Le pour et le contre !
Une fois n’est pas coutume, nous ne sommes pas d’accord à la rédaction sur le nouvel album de Sleep Token. Et pour cause, d’un côté on a un avis de connaisseur aux attentes exigeantes et de l’autre, celui d’un découvreur qui donc n’a aucune attente et se contente de prendre sa petite claque d’originalité. Deux profils, deux points de vue. Voilà de quoi vous faire une idée précise sur ce nouvel album sorti il y a quelques jours.
Contre, par Ludovic Ramin
Quand les masques tombent, il faut s’attendre à tout. Sleep Token, entité aussi mystique qu’iconique, semble en avoir assez. Assez des projections, des attentes, des adulations comme des critiques. Et ce nouvel album, Even in Arcadia, sonne comme une mise au point : frontale, vulnérable, déroutante.
Il y a quelques mois, Architects sortait les crocs avec Seeing Red, une charge frontale contre les fans toxiques. Aujourd’hui, c’est Sleep Token qui dégaine. Le groupe masqué, maître dans l’art du flou artistique, revient avec un disque qui fait voler en éclats la frontière entre introspection et confession publique. Exit les énigmes, place à l’émotion brute.
Là où Take Me Back to Eden brillait par son équilibre entre force brute et subtilité, Even in Arcadia fait le choix de l’introspection. Le son reste hybride, bien sûr, mais ici, ce sont les paroles qui prennent le pouvoir. Celles d’un homme derrière le masque, fatigué, peut-être, d’être un totem plus qu’un artiste.
L’ouverture avec Look to Windward peine à convaincre. Sept minutes de mise en bouche plutôt tiède, où il faut attendre le dernier tiers pour sentir enfin une montée de tension digne du nom. Le réveil est lent, presque poussif, et l’on regrette les débuts plus percutants de Sundowning ou des singles comme The Summoning.

## Enregistrements conservés
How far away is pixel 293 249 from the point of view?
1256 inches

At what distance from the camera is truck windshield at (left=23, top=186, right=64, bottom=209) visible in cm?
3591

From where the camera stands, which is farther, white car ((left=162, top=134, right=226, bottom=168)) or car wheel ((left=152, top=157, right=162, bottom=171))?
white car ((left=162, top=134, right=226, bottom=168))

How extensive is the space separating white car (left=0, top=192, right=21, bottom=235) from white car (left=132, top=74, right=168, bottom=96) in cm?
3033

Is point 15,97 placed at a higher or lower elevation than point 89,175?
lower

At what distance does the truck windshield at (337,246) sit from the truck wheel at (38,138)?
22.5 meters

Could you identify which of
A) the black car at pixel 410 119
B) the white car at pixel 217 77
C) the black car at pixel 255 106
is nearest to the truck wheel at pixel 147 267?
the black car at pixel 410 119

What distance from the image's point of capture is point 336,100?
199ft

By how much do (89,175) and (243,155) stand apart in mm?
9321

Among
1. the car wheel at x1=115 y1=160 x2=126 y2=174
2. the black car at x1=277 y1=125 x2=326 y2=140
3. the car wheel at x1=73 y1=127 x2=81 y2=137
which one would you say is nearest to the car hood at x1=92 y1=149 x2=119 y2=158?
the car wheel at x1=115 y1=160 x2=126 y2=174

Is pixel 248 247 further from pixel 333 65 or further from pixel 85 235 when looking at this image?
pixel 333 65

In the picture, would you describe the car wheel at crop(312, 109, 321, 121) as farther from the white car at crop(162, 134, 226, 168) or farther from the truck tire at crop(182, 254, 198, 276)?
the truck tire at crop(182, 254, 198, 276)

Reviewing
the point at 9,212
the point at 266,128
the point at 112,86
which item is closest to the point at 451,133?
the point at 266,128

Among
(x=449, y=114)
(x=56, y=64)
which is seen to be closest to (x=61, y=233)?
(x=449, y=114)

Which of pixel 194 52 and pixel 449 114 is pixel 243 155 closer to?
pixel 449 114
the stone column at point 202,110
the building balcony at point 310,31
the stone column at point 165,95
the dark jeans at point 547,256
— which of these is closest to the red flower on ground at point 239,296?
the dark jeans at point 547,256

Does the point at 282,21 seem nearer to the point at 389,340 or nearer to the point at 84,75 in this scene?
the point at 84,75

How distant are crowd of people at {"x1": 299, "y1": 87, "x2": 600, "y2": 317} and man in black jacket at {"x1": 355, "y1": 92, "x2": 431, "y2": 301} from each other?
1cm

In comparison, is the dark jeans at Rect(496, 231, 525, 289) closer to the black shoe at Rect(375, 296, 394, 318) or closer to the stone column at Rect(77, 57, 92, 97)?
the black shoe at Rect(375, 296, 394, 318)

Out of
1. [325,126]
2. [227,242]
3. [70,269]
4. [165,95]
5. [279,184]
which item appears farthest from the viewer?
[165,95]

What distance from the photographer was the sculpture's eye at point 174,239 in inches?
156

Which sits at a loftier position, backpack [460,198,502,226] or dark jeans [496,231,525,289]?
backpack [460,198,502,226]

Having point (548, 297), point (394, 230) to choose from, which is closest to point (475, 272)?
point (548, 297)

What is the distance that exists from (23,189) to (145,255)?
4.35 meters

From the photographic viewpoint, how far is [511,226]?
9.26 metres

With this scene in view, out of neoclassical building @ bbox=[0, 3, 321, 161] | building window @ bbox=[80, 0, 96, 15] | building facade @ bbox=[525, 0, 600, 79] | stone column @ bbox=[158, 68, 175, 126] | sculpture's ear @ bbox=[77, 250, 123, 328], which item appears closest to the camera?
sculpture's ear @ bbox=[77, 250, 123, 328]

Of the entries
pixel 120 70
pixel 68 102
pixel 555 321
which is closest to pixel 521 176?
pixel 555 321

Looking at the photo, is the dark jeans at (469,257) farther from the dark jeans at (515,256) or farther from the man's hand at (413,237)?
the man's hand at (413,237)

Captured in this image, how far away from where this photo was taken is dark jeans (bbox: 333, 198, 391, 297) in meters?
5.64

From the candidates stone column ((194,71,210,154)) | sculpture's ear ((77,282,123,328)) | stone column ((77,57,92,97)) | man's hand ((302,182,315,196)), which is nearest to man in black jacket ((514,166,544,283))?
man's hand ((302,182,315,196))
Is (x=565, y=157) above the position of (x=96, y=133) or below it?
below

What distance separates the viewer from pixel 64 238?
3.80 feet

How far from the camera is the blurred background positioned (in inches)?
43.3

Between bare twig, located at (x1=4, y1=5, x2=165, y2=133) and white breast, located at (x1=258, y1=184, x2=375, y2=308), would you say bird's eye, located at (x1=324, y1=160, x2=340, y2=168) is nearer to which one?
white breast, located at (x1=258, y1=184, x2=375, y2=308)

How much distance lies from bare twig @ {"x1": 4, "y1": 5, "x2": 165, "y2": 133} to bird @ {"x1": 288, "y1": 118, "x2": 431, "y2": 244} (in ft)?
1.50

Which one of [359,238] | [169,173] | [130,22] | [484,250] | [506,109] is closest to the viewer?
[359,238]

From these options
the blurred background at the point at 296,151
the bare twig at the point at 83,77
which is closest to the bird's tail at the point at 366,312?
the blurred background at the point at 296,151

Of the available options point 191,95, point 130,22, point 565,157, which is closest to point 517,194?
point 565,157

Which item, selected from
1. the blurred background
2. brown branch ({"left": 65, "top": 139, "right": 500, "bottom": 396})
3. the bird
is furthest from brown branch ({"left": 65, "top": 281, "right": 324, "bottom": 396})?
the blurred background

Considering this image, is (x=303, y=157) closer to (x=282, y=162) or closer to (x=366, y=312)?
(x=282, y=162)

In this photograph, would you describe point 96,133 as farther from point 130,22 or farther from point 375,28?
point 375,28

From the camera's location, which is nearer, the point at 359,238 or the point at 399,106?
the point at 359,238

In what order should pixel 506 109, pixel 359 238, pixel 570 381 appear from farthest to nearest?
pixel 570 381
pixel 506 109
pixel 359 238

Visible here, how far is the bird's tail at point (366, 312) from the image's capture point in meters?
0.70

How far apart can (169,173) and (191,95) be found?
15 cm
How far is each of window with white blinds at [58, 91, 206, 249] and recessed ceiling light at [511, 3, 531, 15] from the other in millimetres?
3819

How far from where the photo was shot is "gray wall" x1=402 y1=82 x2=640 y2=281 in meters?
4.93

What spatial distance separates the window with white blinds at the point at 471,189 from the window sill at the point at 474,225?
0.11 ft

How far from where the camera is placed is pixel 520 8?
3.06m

## Exercices
(1) Reformulez sous forme de liste, plus brièvement, le paragraphe de la critique qui commence par « Là où Take Me Back to Eden », en conservant ses faits essentiels.
(2) D'après la critique, quelle est la durée du morceau d'ouverture Look to Windward ?
(3) Reproduisez, dans la critique, le passage allant de « Contre, par Ludovic » jusqu'à « frontale, vulnérable, déroutante. ».
Appuyez-vous exclusivement sur la critique.

## Corrigé détaillé
(1)
- Take Me Back to Eden se distinguait par son équilibre entre force brute et subtilité.
- Even in Arcadia opte pour l'introspection.
- Le son demeure hybride, mais ce sont les paroles qui dominent.
- Ces paroles sont celles d'un homme derrière le masque, peut-être las d'être un totem plutôt qu'un artiste.

(2) Sept minutes.

(3)
Contre, par Ludovic Ramin
Quand les masques tombent, il faut s’attendre à tout. Sleep Token, entité aussi mystique qu’iconique, semble en avoir assez. Assez des projections, des attentes, des adulations comme des critiques. Et ce nouvel album, Even in Arcadia, sonne comme une mise au point : frontale, vulnérable, déroutante.